CURSUS LANDBOUWTREKKERS
HOOFDSTUK III — MOTOR-ONDERDELEN
Bij het vastdraaien van de bouten van de hoofdlagers kan men gebruik maken van een pondensleutel , ook wel torsie-, koppel- of momentsleutel genoemd (fig. 3).
Hiermede kunnen de bouten tot de juiste spanning worden aangetrokken. Het te zwaar aandraaien van bouten, vervaardigd uit materiaal met hoge trekvastheid doch weinig rek, kan breuk tot gevolg hebben.
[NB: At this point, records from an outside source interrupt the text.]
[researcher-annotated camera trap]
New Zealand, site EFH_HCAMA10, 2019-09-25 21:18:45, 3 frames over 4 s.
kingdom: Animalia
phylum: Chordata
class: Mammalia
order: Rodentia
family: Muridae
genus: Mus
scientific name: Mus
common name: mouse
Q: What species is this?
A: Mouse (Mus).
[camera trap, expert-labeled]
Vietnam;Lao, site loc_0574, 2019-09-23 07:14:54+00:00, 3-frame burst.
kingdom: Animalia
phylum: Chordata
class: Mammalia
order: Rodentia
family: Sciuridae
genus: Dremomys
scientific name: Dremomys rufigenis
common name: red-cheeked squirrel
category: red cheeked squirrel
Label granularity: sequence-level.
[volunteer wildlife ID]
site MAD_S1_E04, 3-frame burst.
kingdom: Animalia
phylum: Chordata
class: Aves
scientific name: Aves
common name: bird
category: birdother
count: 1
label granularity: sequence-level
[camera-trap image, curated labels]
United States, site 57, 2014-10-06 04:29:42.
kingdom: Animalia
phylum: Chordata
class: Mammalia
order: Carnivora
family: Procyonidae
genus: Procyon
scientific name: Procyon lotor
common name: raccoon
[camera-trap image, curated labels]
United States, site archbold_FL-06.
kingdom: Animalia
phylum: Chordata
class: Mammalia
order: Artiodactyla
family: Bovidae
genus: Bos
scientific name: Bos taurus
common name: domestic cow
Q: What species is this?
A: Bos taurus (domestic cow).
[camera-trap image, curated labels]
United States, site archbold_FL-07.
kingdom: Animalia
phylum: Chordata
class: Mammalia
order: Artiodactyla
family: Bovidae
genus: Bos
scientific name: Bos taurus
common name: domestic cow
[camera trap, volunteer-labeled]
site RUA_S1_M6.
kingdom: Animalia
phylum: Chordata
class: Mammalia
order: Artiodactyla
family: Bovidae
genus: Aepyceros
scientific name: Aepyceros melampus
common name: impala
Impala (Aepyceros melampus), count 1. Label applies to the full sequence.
Na het aandraaien moeten de bouten worden geborgd. In fig. 4 is de borging met ijzerdraad tot stand gekomen. Ook worden wel splitpennen, borgplaatjes en zelfborgende moeren gebruikt.
Het verdient aanbeveling steeds nieuwe splitpennen en borgplaatjes te gebruiken. Zelfborgende moeren verliezen na tweemaal los- en vastdraaien hun veiligheid van borging, zodat men bij de definitieve montage beter nieuwe moeren kan gebruiken.
In fig. 5 is de controle op de zijdelingse speling afgebeeld. Deze speling welke door middel van een voeler kan worden opgemeten mag .002"—.006" of 0,05—0,15 mm bedragen.
In fig. 6 is de afstelling van het distributietandwiel aangegeven. Bij het inzetten van de krukas moet men er steeds op letten, dat het merk op het krukastandwiel tussen de merken op het nokkenastandwiel valt. Ook moet het merk op het nokkenastandwiel vallen tussen de merken van het regulateurtandwiel , omdat van deze as meestal de magneet aangedreven wordt.
Op de krukas is een oliekeerring aangebracht; in het nokkenastandwiel is een drukstuk aangebracht, dat de nokkenas op zijn plaats houdt. Is de tandspeling van de distributietandwielen meer dan 0,15 mm, dan moeten deze vernieuwd worden omdat anders de openings- en sluitingstijden van de kleppen in het gedrang komen.
Bij motoren met distributiekettingen wordt een kettingspanner toegepast en kan soms het kettingwiel ten opzichte van de aandrijfflens van de nokkenas door toepassing van b.v. 16 en 18 gaten, 16 in flens-, 18 in kettingwiel, een kleine hoek worden gedraaid.
Vragen § 9.
1. Beschrijf het doel en de samenstelling van een drijfstang.
2. Welke delen hiervan zijn aan slijtage onderhevig en hoe lost men dit op?
3. Hoe moeten de drijfstangen gemerkt zijn of worden?
4. Waar moet men op letten voordat nieuwe lagers aangebracht worden?
5. Welke lagerspeling is toelaatbaar? Hoe kan men dit opmeten?
6. Waarop moet men letten bij het in elkaar zetten van de distributietandwielen?
7. Waarop dient men te letten bij het aanbrengen van oliekeerringen?
8. Hoe moeten de bouten aangedraaid en geborgd worden?